Film is a powerfully persuasive medium. By saying something is “based on a true story”, factual evidence is immediately implied. Unfortunately, Hollywood films are based on how marketable – and ultimately how much money can be made – from the story and the actors. To this end the industry dictates when and how ethnic actors can make it in the mostly white middle-class bubble that is the film industry. In the event that they do, ethnic actors are reduced to stereotypes.
More and more non-Caucasian actors – in this case Asians – are being cast in roles that leave little room to diversify.
Arguments pointing to the casting of apparently minority actors such as Will Smith in I Am Legend or John Cho and Kal Penn in Harold and Kumar Go To White Castle are unconvincing. These films did not depend on the role of ethnicity to drive the story. They were successful because their stories appealed to a general audience even though their leads happened to be non-white.
The core of Bringing Down The House was based on the group’s ability to use society’s perception of them to their advantage. By changing the part-Asian characters – Kevin Lewis and Mickey Rosa – into white Americans, the point of the story is contradicted.
Such a decision has significant implications for the portrayals of Asians in the film and media industry.
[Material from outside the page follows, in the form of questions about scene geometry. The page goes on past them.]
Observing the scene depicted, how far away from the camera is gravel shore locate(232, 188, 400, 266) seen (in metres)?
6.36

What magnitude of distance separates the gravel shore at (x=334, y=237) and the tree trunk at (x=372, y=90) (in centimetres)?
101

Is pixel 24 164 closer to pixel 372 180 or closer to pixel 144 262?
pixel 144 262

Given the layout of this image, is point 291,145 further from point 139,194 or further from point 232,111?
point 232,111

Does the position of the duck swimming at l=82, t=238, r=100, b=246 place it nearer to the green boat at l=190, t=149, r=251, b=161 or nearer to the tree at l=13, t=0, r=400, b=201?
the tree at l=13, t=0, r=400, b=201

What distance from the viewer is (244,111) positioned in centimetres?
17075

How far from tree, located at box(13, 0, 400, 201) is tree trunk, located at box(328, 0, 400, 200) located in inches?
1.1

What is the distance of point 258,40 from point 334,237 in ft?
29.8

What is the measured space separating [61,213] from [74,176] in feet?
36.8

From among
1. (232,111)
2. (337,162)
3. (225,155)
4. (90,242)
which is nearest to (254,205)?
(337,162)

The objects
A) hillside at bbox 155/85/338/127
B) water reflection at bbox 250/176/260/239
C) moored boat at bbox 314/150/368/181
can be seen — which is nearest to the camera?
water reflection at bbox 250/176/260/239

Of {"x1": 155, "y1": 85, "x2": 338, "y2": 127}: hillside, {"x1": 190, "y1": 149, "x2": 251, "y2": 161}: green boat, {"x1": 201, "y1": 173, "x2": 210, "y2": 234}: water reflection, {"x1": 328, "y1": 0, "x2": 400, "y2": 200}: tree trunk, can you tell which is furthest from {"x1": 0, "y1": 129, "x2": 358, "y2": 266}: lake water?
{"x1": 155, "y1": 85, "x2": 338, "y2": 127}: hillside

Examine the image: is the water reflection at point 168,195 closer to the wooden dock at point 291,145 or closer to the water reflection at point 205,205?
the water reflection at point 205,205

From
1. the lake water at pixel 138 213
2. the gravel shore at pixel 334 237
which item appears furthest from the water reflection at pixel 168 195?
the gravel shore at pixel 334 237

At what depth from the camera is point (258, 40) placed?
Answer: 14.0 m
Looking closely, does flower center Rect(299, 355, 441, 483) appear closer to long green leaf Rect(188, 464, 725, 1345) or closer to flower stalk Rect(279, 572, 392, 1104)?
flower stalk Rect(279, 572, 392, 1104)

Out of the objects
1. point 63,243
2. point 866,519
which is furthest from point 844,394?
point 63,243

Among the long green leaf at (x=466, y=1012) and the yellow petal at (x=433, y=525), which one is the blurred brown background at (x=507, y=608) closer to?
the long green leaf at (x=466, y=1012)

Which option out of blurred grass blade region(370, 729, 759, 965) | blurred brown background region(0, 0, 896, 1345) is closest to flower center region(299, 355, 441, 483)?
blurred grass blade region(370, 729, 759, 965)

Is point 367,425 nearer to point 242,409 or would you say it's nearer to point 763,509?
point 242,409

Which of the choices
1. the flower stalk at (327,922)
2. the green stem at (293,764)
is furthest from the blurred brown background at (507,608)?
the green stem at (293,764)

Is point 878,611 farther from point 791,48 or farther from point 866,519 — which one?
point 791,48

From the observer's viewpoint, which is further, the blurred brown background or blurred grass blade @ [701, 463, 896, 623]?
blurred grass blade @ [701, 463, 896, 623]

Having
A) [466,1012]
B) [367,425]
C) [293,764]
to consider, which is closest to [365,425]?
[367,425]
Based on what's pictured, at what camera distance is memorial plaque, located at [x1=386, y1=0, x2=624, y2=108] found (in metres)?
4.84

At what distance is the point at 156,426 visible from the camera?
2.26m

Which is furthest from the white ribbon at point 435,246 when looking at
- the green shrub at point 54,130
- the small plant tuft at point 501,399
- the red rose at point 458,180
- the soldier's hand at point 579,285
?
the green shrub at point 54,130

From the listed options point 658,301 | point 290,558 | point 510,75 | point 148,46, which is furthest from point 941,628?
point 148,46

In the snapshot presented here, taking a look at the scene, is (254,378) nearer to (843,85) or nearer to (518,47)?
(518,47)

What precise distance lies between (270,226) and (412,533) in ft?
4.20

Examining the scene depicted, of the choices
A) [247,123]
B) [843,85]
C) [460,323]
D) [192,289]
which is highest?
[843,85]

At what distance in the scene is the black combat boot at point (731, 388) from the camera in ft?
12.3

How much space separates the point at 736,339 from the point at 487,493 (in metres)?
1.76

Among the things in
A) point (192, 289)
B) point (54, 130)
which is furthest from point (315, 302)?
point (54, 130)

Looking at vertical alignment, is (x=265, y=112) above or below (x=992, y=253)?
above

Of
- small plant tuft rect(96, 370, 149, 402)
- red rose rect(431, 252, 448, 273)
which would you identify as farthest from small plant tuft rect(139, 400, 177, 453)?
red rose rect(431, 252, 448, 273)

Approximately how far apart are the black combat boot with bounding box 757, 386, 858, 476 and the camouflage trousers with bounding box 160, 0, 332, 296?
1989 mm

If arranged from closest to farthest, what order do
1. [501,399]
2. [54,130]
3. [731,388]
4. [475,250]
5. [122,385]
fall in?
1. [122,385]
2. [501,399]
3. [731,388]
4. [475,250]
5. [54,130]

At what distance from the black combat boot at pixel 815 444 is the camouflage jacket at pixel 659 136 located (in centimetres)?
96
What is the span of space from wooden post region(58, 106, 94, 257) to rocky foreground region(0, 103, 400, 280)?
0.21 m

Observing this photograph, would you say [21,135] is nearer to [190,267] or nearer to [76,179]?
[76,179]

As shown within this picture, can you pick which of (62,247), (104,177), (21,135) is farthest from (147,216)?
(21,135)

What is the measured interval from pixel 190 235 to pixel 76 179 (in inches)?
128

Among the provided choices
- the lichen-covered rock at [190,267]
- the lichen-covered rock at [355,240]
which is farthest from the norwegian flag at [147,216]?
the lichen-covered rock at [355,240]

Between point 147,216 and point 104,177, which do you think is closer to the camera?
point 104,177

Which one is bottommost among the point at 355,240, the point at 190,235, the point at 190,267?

An opportunity to show assertive, intelligent and real Asian-American characters to a mainstream audience was lost.
The studio’s decision to change the characters’ ethnicities is a glaring insight into the Hollywood of the 21st century. Despite the casting of Aaron Yoo in the film, some argue that producers were merely looking for the best actor for the role, or that there were no Asian-American actors good or profitable enough to carry the film.
It is a disturbing assessment of society, as similar financial reasoning is often applied to justify everyday gender and racial discrimination in the workforce.
The cultural myopia of Hollywood continues to ignore the multicultural melting pot that makes up many Western nations. It appears an Asian lead is just not Western enough for a Hollywood film.